QUOTED PASSAGE:
Apr 5 2009 Gordon Waddell
TO GIVE anything less than your best is to sacrifice the gift.
A phrase emblazoned on the wall as you walk along the corridor at Murray Park.
Accompanied by a picture of Barry Ferguson.
One that will presumably be removed from the premises as quickly as the captain this weekend. And all you can say is Hell mend him.
Ferguson stuck two fingers up to his nation, his club, both his managers and his supporters.
The only fitting response is for them all to do likewise to him.
Allan McGregor? You almost expect it of him. He's an irrelevance to all but himself.
If ever there was a case of football and fame bloating a player's opinion of their status beyond their ability he's yer man.
Ferguson though? He's captain of club and country. He should be a national institution. A stonewall Hall-of-Famer.
Not an embarrassment to the primary school playground.
I wrote a piece on January 7 2007, a couple of days after Barry had won his stand-off with Paul Le Guen, saying he should never be handed back the armband the Frenchman had stripped him of.
Not because I didn't rate him as a player or like him as a guy. I do. But because if he was re-instated as skipper the dressing room officially became HIS domain. Not the club's, not the manager's. HIS.
Yet they did it...and guess what? The Monster Munch bunch have ruled the roost - but no more.
The really stupid thing for Ferguson is that he's handed his head to his critics on a silver salver and so has McGregor.
After the lock-in on the Loch last Sunday I understand Walter Smith spoke to a pal on George Burley's staff and said he was fearful sending the Rangers pair home would make them martyrs the minute they walked back into Murray Park, just like Kris Boyd.
Then on Tuesday night I'm also led to believe Walter spoke to them both and told them in no uncertain terms to take their punishment, get their heads down and avoid any more headlines.
Only for him to pick up his papers on Thursday morning. They weren't just flicking the V sign at you or me - they were doing it straight at their manager.
Each of their brain cells must get lonely with nothing to cuddle at night.
They knew they were made available for sale in January. They survived only because there were no takers.And yet they STILL blow their last chance.
Again Ferguson is the biggest shocker of the lot. He used to hate Johnny Watson stereotyping him as the "Awrite, byraway" ned on Only An Excuse.
He'd grown up, he's a dad of three, a husband and captain with responsibilities. Where did they go?

WORK ORDER A:
List every person named in the column about Barry Ferguson, leaving out the byline.
WORK ORDER B:
Carry the column about Barry Ferguson and Allan McGregor forward from its last sentence.

SUPPLIED INFORMATION:
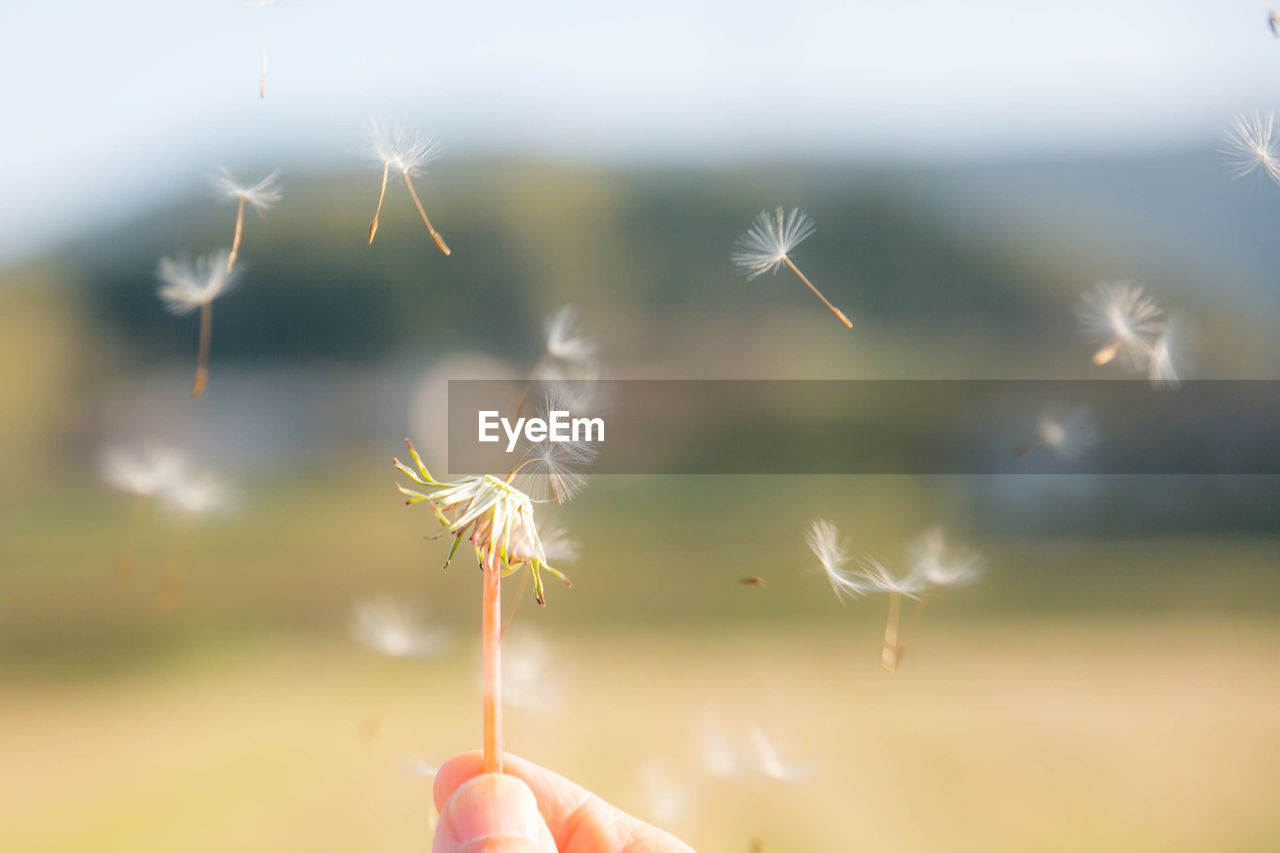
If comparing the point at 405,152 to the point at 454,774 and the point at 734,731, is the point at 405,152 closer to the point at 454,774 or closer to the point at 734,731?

WRITTEN REPLY A:
Barry Ferguson, Allan McGregor, Paul Le Guen, Walter Smith, George Burley, Kris Boyd, Johnny Watson

WRITTEN REPLY B:
Rangers fans have been getting it tight for years for some of their conduct. And this is their captain setting an example to them.
Mind you, let's not see the Rangers hierarchy as the ultimate guardian of the nation's morals.
This dovetails nicely with their agenda, the one where they would happily have taken anyone's dough for the pair in January.
It's the easiest judge and jury decision they'll ever have made because they know the fans will back them on it as well.
Still, at least they've acted.
Which brings us to the Scotland hierarchy and their tail-end Charlie response to a week of chaos. I've rarely felt happier for a manager in victory than for George Burley on Wednesday night.
Good on him for putting out a brave team and giving us something worth shouting about.
But on so many other levels he drove me nuts. He was right to bin the Rangers duo, wrong to succumb to player power to keep them there and even more wrong to put them on the bench.
What if Craig Gordon had broken a leg 10 minutes in? Burley would have had no choice but to throw a keeper on who'd be booed through one of our most important matches in years by 45,000 angry punters.
Think McGregor would have been inclined to make those saves in the last five minutes?
Then on Thursday morning, despite staring straight at the pics of the two with their fingers up, the manager refused to accept they were doing it deliberately and described it as speculation.
Not that Gordon Smith emerges with much credit either, drawing a line under it when his president was busy erasing it right behind him.
Ironically George Peat is the only man to emerge with any integrity.
But the fact he does means both Burley and Smith now have to consider whether their positions are tenable. They've been undermined - and rightly so.